═════ Supplied material ═════

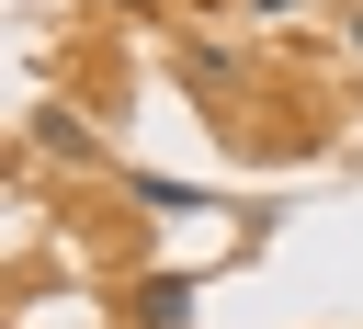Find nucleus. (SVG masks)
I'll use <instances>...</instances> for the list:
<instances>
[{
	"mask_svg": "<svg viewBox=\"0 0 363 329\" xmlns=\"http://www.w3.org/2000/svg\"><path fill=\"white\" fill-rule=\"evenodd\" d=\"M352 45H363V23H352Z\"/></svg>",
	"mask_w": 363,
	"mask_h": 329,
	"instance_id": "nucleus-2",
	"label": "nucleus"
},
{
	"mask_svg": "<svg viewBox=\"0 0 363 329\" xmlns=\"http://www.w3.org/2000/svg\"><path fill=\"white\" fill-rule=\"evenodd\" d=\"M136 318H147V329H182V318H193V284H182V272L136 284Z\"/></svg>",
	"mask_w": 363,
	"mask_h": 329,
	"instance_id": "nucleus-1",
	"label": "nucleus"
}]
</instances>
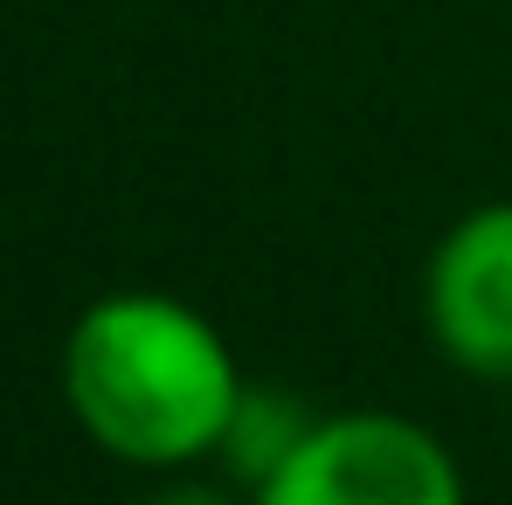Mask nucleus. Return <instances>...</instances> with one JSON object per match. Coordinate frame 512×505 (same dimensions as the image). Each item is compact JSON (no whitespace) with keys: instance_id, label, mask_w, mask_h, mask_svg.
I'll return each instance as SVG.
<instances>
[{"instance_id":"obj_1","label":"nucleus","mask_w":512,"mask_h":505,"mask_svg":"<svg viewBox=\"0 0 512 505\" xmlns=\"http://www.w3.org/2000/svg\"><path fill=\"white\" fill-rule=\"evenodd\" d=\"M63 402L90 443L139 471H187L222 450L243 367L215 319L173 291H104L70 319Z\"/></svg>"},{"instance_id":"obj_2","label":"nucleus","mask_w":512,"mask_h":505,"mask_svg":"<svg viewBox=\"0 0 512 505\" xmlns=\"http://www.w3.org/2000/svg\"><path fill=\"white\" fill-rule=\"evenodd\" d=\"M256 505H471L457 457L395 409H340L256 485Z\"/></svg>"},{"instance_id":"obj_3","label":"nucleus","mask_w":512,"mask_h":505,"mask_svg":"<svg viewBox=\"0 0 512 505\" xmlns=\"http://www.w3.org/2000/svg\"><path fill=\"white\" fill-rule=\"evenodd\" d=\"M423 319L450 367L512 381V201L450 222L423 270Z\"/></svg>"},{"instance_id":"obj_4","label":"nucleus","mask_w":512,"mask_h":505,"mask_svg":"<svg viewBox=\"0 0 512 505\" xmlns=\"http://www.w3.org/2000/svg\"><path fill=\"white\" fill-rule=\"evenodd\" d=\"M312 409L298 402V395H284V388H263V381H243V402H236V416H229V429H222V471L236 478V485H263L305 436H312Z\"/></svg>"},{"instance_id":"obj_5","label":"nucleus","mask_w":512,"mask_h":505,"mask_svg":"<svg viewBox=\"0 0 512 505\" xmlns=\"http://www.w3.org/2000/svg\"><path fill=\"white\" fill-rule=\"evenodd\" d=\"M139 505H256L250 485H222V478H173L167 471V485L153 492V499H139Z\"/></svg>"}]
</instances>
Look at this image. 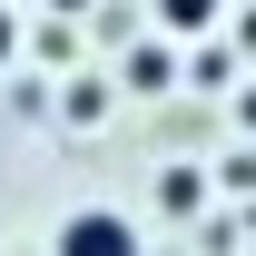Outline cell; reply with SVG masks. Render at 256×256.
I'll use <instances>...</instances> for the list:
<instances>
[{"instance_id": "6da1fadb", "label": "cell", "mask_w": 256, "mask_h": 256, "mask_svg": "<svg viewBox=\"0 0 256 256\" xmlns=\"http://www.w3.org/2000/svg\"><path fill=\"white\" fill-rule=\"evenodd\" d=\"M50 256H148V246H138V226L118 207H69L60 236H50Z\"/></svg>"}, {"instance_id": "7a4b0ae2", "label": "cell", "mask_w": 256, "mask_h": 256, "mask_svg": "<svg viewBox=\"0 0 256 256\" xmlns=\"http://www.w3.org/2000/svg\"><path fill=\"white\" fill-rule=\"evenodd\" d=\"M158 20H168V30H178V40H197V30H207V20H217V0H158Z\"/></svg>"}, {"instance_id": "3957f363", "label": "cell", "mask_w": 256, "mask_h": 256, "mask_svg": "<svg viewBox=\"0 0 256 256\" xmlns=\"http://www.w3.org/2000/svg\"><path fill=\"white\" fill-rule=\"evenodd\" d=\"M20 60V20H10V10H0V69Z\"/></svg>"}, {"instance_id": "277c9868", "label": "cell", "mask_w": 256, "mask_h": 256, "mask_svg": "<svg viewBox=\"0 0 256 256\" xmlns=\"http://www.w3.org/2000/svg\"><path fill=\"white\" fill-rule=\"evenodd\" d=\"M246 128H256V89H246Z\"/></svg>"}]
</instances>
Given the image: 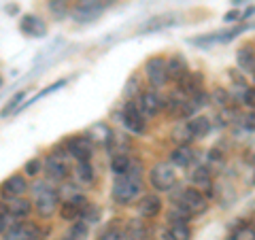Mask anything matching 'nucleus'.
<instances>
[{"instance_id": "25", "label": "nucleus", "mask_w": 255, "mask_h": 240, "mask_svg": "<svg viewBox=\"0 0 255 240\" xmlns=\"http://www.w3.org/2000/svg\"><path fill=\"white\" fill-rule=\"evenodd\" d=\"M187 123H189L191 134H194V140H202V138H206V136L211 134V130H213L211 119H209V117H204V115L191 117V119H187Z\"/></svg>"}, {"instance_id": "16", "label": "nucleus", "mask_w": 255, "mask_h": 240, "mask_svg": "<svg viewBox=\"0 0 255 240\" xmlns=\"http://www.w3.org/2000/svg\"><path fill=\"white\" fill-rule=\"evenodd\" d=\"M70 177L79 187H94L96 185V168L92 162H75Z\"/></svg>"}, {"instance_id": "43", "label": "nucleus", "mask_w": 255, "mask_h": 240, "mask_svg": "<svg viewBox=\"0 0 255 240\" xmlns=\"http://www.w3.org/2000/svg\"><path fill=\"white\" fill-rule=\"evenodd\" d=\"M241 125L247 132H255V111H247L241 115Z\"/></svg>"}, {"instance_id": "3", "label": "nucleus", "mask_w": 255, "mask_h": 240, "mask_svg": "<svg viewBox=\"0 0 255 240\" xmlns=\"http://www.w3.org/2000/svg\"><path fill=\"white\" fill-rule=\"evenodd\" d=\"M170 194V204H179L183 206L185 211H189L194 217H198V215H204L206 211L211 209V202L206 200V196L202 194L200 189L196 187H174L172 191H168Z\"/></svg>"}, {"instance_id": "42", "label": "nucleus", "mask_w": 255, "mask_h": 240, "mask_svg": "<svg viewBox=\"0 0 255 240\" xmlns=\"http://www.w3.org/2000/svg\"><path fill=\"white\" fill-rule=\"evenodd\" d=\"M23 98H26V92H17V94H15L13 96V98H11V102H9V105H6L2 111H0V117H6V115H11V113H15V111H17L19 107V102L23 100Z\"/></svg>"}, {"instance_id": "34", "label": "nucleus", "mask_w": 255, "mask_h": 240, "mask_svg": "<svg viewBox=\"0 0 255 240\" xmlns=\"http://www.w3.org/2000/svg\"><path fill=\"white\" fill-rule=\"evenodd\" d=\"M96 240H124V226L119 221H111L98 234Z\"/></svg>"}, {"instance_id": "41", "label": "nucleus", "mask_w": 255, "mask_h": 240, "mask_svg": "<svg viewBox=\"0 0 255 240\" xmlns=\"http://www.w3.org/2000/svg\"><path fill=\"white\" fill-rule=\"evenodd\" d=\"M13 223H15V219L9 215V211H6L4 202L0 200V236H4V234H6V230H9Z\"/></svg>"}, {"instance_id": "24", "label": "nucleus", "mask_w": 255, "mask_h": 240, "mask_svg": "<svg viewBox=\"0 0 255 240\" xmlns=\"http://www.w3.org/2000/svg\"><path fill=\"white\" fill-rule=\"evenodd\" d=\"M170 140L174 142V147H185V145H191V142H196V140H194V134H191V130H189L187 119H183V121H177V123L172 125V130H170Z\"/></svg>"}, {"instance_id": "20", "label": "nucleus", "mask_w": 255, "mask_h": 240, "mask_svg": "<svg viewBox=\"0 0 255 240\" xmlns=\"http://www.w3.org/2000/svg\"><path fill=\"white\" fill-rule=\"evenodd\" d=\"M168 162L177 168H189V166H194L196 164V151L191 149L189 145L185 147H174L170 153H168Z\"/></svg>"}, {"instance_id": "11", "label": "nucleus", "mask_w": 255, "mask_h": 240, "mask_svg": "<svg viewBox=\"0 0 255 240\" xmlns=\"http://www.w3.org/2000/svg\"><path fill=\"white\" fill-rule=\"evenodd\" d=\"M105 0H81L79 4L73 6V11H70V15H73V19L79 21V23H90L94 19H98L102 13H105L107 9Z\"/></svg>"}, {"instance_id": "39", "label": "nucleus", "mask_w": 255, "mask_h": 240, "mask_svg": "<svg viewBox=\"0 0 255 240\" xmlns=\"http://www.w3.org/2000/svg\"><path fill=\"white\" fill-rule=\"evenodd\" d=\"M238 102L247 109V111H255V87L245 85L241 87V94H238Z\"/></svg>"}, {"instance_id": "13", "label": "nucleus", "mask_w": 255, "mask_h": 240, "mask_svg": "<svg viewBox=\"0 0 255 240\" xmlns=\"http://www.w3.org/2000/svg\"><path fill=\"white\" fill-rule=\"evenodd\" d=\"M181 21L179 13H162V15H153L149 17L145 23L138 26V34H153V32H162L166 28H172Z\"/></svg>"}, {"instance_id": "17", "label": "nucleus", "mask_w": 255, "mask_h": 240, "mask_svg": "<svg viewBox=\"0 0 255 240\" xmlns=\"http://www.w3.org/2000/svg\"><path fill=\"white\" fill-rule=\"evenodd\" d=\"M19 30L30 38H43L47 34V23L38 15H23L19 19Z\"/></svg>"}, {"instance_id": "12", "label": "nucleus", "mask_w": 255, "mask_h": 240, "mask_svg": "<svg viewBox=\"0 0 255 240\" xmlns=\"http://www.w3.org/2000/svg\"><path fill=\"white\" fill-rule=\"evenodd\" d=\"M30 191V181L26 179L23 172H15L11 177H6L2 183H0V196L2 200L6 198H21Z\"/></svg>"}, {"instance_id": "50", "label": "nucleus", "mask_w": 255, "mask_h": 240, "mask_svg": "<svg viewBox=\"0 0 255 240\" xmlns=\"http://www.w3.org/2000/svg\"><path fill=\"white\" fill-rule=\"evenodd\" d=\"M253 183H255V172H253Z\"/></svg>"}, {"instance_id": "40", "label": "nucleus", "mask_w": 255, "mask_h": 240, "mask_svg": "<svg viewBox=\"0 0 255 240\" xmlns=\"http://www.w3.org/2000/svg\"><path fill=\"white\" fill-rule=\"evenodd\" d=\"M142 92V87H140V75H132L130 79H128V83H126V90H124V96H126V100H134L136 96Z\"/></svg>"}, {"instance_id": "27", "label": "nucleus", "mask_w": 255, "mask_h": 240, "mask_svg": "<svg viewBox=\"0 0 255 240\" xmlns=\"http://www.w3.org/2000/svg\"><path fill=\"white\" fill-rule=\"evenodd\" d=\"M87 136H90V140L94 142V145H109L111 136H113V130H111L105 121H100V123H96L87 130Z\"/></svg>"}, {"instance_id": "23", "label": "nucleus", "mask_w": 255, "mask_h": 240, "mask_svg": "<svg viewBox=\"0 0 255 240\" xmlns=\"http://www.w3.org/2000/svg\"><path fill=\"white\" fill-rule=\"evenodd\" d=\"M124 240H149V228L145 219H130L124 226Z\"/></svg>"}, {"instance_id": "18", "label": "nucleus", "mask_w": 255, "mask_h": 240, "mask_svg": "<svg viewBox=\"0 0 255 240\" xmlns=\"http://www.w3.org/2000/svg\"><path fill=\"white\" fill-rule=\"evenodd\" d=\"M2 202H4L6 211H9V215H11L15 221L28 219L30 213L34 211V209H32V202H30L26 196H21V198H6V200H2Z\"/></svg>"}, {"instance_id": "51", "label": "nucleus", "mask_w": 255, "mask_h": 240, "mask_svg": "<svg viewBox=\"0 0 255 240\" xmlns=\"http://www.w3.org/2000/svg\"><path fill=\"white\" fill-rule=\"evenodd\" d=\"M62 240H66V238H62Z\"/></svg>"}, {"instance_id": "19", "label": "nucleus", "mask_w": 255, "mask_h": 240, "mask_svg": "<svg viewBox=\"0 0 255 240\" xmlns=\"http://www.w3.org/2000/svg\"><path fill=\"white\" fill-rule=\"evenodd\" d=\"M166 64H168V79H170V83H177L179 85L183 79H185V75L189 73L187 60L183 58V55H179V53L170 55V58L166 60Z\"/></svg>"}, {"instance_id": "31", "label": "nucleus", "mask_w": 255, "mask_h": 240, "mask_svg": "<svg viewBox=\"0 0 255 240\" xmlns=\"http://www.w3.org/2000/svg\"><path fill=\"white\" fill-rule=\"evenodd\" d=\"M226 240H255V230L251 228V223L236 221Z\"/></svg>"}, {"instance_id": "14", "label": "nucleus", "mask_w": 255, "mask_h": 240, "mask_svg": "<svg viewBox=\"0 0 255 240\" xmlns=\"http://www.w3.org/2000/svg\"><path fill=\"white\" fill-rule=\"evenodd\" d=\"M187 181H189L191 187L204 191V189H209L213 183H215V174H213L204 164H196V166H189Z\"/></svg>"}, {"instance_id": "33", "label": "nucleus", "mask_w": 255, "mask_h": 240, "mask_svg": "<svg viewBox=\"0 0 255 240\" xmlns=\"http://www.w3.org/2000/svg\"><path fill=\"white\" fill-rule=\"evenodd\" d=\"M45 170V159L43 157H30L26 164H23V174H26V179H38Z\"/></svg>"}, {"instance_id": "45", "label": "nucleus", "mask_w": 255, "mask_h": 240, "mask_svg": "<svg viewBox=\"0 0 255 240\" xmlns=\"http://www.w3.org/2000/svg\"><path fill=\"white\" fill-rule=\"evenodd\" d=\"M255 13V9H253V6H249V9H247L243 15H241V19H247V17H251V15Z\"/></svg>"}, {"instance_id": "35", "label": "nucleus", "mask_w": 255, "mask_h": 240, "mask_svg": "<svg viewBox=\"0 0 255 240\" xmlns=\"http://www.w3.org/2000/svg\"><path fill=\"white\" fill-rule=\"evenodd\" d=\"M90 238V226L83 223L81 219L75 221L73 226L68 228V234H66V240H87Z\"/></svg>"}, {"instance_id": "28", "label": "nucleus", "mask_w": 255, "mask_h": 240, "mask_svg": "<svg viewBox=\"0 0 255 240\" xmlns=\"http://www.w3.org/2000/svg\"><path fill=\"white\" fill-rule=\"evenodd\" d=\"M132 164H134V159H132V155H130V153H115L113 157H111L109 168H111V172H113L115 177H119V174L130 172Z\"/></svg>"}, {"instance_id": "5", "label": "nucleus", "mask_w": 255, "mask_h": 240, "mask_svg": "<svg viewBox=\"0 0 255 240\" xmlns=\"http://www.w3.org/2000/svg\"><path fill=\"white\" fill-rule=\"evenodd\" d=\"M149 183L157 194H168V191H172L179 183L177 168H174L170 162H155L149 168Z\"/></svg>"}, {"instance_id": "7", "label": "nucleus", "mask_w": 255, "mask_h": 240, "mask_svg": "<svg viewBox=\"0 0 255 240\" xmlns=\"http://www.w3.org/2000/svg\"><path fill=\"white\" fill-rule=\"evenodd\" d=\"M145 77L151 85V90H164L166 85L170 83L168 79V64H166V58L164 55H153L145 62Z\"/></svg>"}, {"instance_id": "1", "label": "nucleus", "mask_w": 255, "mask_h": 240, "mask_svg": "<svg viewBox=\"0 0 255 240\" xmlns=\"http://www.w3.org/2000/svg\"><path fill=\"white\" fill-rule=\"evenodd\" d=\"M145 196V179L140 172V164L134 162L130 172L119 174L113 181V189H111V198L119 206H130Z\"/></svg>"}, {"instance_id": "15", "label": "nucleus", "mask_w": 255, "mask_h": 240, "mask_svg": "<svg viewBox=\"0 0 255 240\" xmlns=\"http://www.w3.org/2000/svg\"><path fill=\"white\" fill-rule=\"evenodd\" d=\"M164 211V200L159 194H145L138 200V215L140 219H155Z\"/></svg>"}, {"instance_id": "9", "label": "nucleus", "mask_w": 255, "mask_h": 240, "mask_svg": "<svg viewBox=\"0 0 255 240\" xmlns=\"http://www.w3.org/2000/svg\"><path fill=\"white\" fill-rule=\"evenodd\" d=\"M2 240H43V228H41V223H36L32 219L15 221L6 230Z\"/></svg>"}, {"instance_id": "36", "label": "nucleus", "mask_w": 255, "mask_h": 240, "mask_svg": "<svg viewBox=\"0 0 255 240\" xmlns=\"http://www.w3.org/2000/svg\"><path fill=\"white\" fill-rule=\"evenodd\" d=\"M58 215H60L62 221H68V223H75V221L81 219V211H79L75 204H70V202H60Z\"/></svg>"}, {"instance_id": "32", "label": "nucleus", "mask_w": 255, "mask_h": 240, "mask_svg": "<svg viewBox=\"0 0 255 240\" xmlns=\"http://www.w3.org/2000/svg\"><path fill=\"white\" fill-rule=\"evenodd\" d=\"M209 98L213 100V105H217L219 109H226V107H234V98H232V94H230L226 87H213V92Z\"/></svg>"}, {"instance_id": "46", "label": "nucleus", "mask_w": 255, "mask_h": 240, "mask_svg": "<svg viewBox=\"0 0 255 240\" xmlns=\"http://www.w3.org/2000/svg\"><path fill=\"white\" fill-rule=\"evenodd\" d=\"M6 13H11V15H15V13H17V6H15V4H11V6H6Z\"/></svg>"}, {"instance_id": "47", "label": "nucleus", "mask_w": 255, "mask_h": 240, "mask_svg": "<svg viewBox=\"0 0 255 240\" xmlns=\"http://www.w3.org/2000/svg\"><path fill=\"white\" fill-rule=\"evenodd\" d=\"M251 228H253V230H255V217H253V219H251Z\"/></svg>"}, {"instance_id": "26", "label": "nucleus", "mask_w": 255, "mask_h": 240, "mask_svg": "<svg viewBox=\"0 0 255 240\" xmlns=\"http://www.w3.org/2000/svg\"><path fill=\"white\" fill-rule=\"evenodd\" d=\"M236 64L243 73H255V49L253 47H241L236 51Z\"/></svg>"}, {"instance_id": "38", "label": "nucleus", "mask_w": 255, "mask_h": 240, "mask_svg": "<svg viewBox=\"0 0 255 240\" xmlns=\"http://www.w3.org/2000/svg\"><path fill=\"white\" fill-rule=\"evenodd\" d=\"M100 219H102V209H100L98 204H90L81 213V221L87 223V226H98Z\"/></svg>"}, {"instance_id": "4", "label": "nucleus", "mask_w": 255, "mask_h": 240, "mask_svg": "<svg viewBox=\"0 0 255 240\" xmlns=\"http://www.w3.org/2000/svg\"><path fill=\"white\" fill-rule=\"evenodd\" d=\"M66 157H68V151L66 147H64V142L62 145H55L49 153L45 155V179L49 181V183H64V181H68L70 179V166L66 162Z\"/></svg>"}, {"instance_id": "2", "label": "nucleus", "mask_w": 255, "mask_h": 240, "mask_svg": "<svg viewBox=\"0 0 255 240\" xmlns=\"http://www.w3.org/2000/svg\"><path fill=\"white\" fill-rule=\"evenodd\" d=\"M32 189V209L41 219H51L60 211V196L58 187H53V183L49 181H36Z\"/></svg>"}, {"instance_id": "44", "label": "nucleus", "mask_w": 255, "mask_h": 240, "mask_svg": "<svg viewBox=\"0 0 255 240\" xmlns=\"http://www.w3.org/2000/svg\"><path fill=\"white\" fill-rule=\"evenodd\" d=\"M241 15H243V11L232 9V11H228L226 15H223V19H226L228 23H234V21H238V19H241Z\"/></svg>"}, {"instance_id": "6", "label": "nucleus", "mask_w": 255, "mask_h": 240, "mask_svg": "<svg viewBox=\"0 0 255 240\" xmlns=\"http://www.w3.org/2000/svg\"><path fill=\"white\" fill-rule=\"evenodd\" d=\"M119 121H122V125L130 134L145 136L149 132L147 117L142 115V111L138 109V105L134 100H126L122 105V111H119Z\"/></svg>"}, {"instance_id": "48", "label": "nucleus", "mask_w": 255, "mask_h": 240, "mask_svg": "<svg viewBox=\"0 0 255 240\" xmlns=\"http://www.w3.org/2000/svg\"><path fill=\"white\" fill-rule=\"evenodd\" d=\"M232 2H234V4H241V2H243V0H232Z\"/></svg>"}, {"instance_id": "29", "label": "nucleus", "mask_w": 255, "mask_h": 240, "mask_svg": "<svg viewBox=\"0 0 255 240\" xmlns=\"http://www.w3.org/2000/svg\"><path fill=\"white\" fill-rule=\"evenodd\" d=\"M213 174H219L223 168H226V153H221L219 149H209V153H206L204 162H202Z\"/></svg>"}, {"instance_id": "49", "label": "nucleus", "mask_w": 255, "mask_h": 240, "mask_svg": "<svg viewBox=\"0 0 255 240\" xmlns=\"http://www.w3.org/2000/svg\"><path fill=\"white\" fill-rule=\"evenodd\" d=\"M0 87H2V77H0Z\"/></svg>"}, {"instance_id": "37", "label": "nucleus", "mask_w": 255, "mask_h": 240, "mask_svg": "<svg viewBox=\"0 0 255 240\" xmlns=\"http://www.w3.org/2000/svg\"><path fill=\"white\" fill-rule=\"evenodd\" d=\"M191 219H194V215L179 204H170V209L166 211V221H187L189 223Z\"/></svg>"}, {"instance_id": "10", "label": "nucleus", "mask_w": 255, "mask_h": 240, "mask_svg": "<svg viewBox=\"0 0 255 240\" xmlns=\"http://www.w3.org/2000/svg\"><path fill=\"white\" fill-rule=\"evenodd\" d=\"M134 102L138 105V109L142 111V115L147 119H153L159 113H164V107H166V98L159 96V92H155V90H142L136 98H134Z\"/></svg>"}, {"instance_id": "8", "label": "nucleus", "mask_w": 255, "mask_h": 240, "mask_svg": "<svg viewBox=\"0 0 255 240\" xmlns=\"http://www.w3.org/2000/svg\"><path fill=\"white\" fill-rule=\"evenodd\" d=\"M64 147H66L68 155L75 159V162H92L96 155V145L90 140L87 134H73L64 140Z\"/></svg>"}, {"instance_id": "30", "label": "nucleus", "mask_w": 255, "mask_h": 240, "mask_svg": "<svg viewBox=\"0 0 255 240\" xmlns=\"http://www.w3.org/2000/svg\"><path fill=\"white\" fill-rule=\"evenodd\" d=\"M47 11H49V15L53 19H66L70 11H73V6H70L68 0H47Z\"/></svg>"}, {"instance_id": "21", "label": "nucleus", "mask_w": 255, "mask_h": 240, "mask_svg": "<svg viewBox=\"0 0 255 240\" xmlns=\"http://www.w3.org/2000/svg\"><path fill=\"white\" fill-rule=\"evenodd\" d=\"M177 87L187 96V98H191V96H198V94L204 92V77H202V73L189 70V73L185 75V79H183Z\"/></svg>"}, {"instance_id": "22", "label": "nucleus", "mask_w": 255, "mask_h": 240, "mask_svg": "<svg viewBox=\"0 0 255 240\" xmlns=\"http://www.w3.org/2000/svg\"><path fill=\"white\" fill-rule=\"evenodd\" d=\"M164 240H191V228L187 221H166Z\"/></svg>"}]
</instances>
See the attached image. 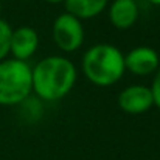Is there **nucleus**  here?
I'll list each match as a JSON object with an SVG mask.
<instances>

═════

Problem to work on: Starting at the beginning of the records and stopping after the line that contains "Mask nucleus. Return", write those lines out again with every "nucleus" changed to "nuclei" and nothing else altered. Leave out the pictures.

Final result:
Find nuclei. (SVG masks)
I'll use <instances>...</instances> for the list:
<instances>
[{
	"mask_svg": "<svg viewBox=\"0 0 363 329\" xmlns=\"http://www.w3.org/2000/svg\"><path fill=\"white\" fill-rule=\"evenodd\" d=\"M352 45H363V23H352Z\"/></svg>",
	"mask_w": 363,
	"mask_h": 329,
	"instance_id": "nuclei-2",
	"label": "nuclei"
},
{
	"mask_svg": "<svg viewBox=\"0 0 363 329\" xmlns=\"http://www.w3.org/2000/svg\"><path fill=\"white\" fill-rule=\"evenodd\" d=\"M136 318H147V329H182V318H193V284H182V272L136 284Z\"/></svg>",
	"mask_w": 363,
	"mask_h": 329,
	"instance_id": "nuclei-1",
	"label": "nuclei"
}]
</instances>
Mask nuclei. Return <instances>...</instances> with one JSON object per match. Coordinate frame 512×505 (same dimensions as the image). Each item is compact JSON (no whitespace) with keys: instance_id, label, mask_w, mask_h, mask_svg.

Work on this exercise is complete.